How much did book value grow — and is the stock expensive?
*Barron's* estimates second-quarter book value (shareholders' equity) rose about 3% from Q1, putting Class A per-share book at roughly $522,000.
The improvement came from two sources: operating profit, and gains in a stock portfolio worth over $300 billion — top holding Apple climbed 14% in Q2, while Coca-Cola, American Express, and Bank of America all posted positive returns.
Price-to-book now sits at about 1.45×, in line with recent-year averages but below the roughly 1.8× peak hit in May 2025. This means → on a book-value basis, the valuation has returned to a "not expensive" range.
It rallied for a month — why is it still trailing the market year-to-date?
Both Class A and B are up less than 1% for the year, lagging the S&P 500 by about 10 percentage points. Since the 2025 annual meeting — when Class A touched above $800,000 — Berkshire has underperformed the S&P 500 by nearly 40 percentage points.
*Barron's* attributes this to three overlapping factors: the unwinding of a previously elevated "Buffett premium," a wait-and-see stance toward new CEO Greg Abel, and uncertainty from Buffett himself stepping down as CEO at the end of 2025 while remaining chairman.

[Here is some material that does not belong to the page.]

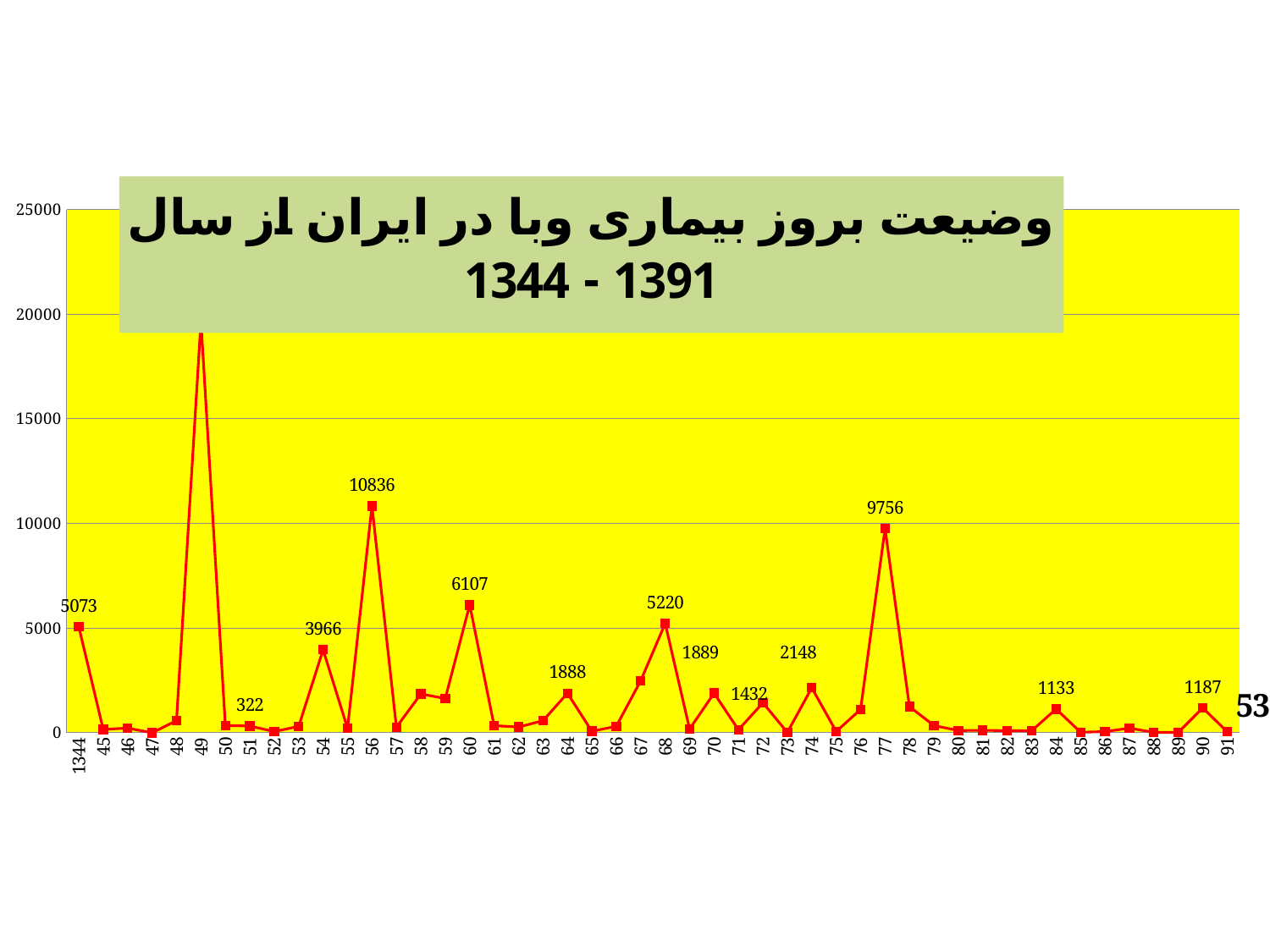
What is the value for year 51? 322 What is the difference between the values for year 56 and year 77? 1080 What is the value for year 84? 1133 What kind of chart is shown on the slide? line chart How many data points are plotted on the chart? 48 Is the value for year 49 greater or less than 15000? greater Which year has the highest value on the chart? 49 Is the value for year 58 greater or less than 5000? less What is the value for year 56? 10836 What is the value for year 77? 9756 What is the value for year 1344? 5073 Which is larger, the value for year 60 or the value for year 68? 60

This reflects a market repricing Berkshire for a "post-Buffett era" — once the halo fades, the company has to justify its valuation on fundamentals, not faith.
What's the single most important thing in the Q2 report?
The key number is share buybacks. In Q1 the company repurchased only $235 million — well below expectations. It announced a restart in early March and CEO Abel flagged it publicly on CNBC, but in practice the company bought only on a single day in early March and then stopped through mid-April.
In plain terms = management talked the talk but didn't walk it, and the market noticed.
For context, full-year 2021 buybacks exceeded $25 billion. At Berkshire's current market cap of over $1 trillion, it could theoretically retire about $50 billion a year — roughly 5% of its value. This means → if Q2 data shows the company buying aggressively near the $700,000 Class A level, that's a concrete signal management thinks the stock is cheap enough.
Content is for reference only, not financial advice.